◆ Action item
This exercise asks for the entries to be repeated exactly, without their images.

(Captioned web image data)
-*-*-
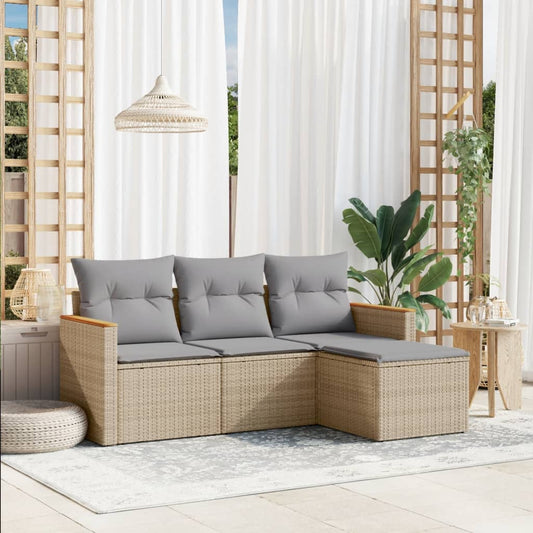 4-tlg. Garten-Sofagarnitur mit Kissen Beigemischung Poly Rattan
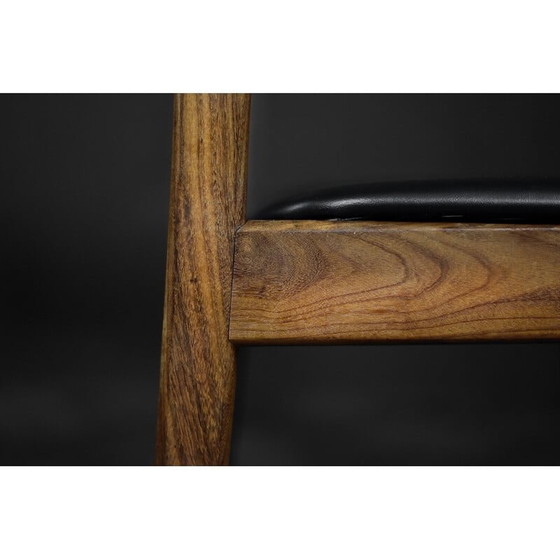 Image 1 of Set of 4 vintage Scandinavian teak and vinyl dining chairs, 1960s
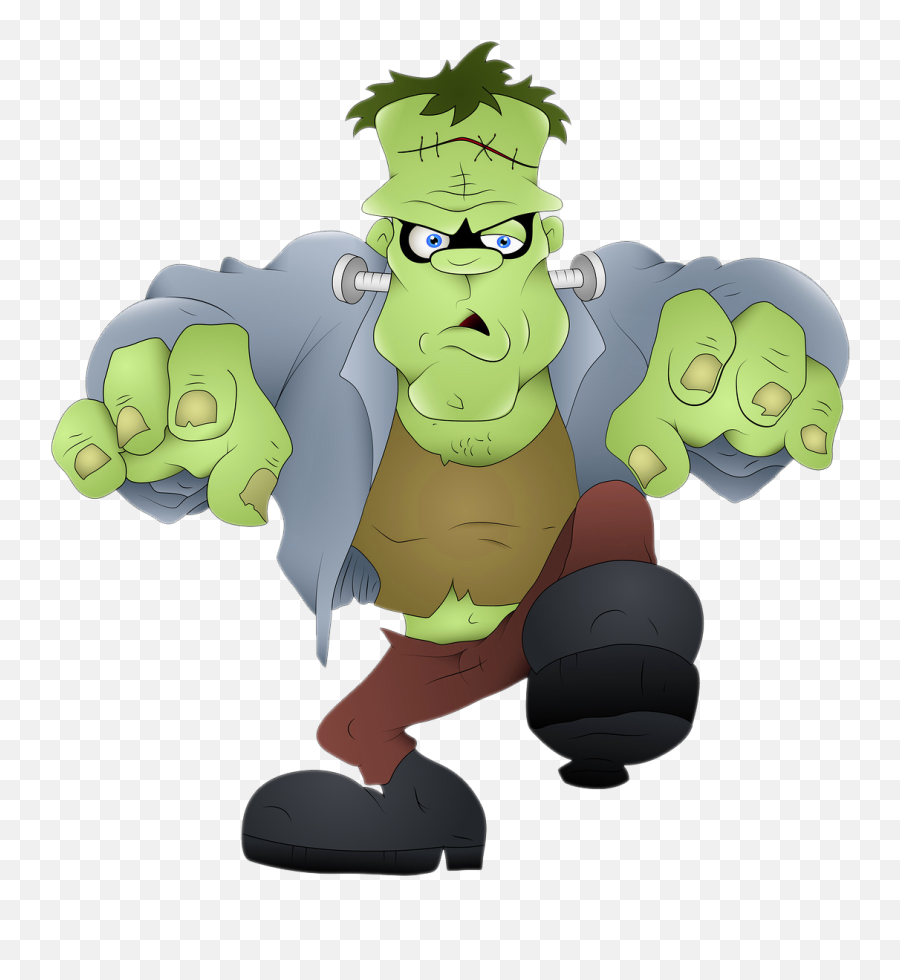 Frankenstein Halloween Clipart - Monster Frankenstein And Wife Cartoon Emoji,Frankenstein Clipart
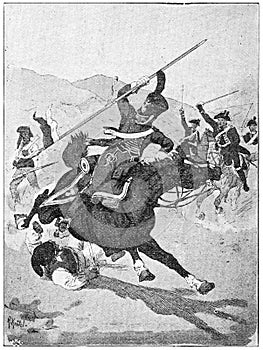 French lancer gendarme from 1810 in battle with Spanish guerrillas. photo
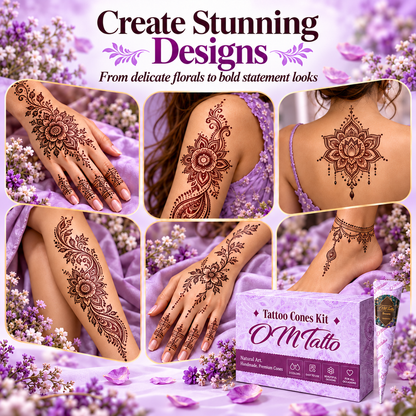 🌸 Henna Tattoo Kit with Stencils – Temporary Body Art Cones for Hands & Creative Designs ✨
-*-*-
◆ Written response
 4-tlg. Garten-Sofagarnitur mit Kissen Beigemischung Poly Rattan
 Image 1 of Set of 4 vintage Scandinavian teak and vinyl dining chairs, 1960s
 Frankenstein Halloween Clipart - Monster Frankenstein And Wife Cartoon Emoji,Frankenstein Clipart
 French lancer gendarme from 1810 in battle with Spanish guerrillas. photo
 🌸 Henna Tattoo Kit with Stencils – Temporary Body Art Cones for Hands & Creative Designs ✨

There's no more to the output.